Nevertheless, researchers persist—more often, it seems, in pursuit of staggering, media-friendly figures than a better understanding of what’s actually going on (e.g., Dauphiné and Cooper’s bumper-sticker-worthy “one billion birds”). As a result, the scientific literature is plagued with some rather spectacular failures where predation numbers are concerned (e.g., The Wisconsin Study, Christopher Lepczyk’s dissertation, Carol Fiore’s thesis, etc.).
* * *
The surprising level of agreement among the three “outdoor access” studies provides researchers a rare opportunity to agree among themselves. Which, in turn, could move us closer to an honest debate of the larger issues—arguing about which action is most appropriate, for instance, rather than about whose numbers are most valid.

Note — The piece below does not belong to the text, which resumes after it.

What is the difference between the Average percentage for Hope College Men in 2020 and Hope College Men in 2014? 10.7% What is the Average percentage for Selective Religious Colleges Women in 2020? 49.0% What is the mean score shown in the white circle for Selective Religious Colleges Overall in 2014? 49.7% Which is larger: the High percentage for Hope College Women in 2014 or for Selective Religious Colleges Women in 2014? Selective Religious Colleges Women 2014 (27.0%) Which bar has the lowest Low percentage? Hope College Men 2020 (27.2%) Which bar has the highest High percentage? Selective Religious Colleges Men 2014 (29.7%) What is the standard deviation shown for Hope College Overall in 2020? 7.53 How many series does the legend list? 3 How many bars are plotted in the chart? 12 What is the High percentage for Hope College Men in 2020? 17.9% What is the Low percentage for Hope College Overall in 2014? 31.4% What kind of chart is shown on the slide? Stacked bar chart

Despite how results of these surveys have been—as recently as last year—overlooked, ignored, and misrepresented, I remain cautiously optimistic. As Patronek has suggested, “predation of songbirds tends to be noticed because it takes place during the day.”  It’s time predation research received the same kind of visibility. Sunlight, after all, is said to be the best of disinfectants.

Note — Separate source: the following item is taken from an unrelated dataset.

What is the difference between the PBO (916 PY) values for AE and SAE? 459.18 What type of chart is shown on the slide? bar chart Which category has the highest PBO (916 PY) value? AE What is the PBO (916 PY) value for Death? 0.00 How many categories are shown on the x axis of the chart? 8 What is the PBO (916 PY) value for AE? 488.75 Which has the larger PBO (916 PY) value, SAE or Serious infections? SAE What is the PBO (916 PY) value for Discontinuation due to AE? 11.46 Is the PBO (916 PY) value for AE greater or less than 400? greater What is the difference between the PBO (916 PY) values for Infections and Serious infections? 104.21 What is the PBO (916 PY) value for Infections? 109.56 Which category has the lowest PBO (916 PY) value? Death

Note: There is a an amendment to this post here.
1. APPA, 2009–2010 APPA National Pet Owners Survey. 2009, American Pet Products Association: Greenwich, CT.
2. ABC, Human Attitudes and Behavior Regarding Cats. 1997, American Bird Conservancy: Washington, DC. http://www.abcbirds.org/abcprograms/policy/cats/materials/attitudes.pdf
3. Clancy, E.A., Moore, A.S., and Bertone, E.R., “Evaluation of cat and owner characteristics and their relationships to outdoor access of owned cats.” Journal of the American Veterinary Medical Association. 2003. 222(11): p. 1541-1545.
4. Coleman, J.S. and Temple, S.A., On the Prowl, in Wisconsin Natural Resources. 1996, Wisconsin Department of Natural Resources: Madison, WI. p. 4–8. http://dnr.wi.gov/wnrmag/html/stories/1996/dec96/cats.htm
5. Lepczyk, C.A., Mertig, A.G., and Liu, J., “Landowners and cat predation across rural-to-urban landscapes.” Biological Conservation. 2003. 115(2): p. 191-201.
6. Dauphiné, N. and Cooper, R.J., Impacts of Free-ranging Domestic Cats (Felis catus) on birds in the United States: A review of recent research with conservation and management recommendations, in Fourth International Partners in Flight Conference: Tundra to Tropics. 2009. p. 205–219.
7. Winter, L., “Trap-neuter-release programs: the reality and the impacts.” Journal of the American Veterinary Medical Association. 2004. 225(9): p. 1369-1376.
8. Patronek, G.J., “Free-roaming and feral cats—their impact on wildlife and human beings.” Journal of the American Veterinary Medical Association. 1998. 212(2): p. 218–226.